» Task to carry out
When you reach the entries, transcribe each one exactly.

Source records
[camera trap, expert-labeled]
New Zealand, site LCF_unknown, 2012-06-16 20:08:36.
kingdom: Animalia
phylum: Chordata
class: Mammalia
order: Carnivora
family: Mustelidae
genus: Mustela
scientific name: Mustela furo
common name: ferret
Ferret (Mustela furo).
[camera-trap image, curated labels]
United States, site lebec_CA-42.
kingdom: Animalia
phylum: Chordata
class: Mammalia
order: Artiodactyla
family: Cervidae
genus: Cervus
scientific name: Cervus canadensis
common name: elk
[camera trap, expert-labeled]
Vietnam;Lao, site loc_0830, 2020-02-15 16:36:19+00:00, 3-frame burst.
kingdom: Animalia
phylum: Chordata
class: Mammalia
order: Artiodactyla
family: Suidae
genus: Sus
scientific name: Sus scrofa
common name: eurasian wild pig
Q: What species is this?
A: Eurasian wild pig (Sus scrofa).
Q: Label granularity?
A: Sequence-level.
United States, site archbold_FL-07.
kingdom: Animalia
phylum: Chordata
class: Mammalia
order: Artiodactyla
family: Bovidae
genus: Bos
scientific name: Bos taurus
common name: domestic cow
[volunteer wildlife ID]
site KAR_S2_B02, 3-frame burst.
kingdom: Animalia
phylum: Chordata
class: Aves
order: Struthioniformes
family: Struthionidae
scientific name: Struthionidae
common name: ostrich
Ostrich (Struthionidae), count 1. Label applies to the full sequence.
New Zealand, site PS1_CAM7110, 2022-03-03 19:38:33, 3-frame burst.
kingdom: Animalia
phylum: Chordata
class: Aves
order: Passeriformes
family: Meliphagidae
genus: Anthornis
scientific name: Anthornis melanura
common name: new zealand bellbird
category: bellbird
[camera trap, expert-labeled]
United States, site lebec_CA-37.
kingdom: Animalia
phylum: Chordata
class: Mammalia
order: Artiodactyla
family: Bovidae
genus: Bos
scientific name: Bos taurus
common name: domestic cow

» Answer below
[camera trap, expert-labeled]
New Zealand, site LCF_unknown, 2012-06-16 20:08:36.
kingdom: Animalia
phylum: Chordata
class: Mammalia
order: Carnivora
family: Mustelidae
genus: Mustela
scientific name: Mustela furo
common name: ferret
Ferret (Mustela furo).
[camera-trap image, curated labels]
United States, site lebec_CA-42.
kingdom: Animalia
phylum: Chordata
class: Mammalia
order: Artiodactyla
family: Cervidae
genus: Cervus
scientific name: Cervus canadensis
common name: elk
[camera trap, expert-labeled]
Vietnam;Lao, site loc_0830, 2020-02-15 16:36:19+00:00, 3-frame burst.
kingdom: Animalia
phylum: Chordata
class: Mammalia
order: Artiodactyla
family: Suidae
genus: Sus
scientific name: Sus scrofa
common name: eurasian wild pig
Q: What species is this?
A: Eurasian wild pig (Sus scrofa).
Q: Label granularity?
A: Sequence-level.
United States, site archbold_FL-07.
kingdom: Animalia
phylum: Chordata
class: Mammalia
order: Artiodactyla
family: Bovidae
genus: Bos
scientific name: Bos taurus
common name: domestic cow
[volunteer wildlife ID]
site KAR_S2_B02, 3-frame burst.
kingdom: Animalia
phylum: Chordata
class: Aves
order: Struthioniformes
family: Struthionidae
scientific name: Struthionidae
common name: ostrich
Ostrich (Struthionidae), count 1. Label applies to the full sequence.
New Zealand, site PS1_CAM7110, 2022-03-03 19:38:33, 3-frame burst.
kingdom: Animalia
phylum: Chordata
class: Aves
order: Passeriformes
family: Meliphagidae
genus: Anthornis
scientific name: Anthornis melanura
common name: new zealand bellbird
category: bellbird
[camera trap, expert-labeled]
United States, site lebec_CA-37.
kingdom: Animalia
phylum: Chordata
class: Mammalia
order: Artiodactyla
family: Bovidae
genus: Bos
scientific name: Bos taurus
common name: domestic cow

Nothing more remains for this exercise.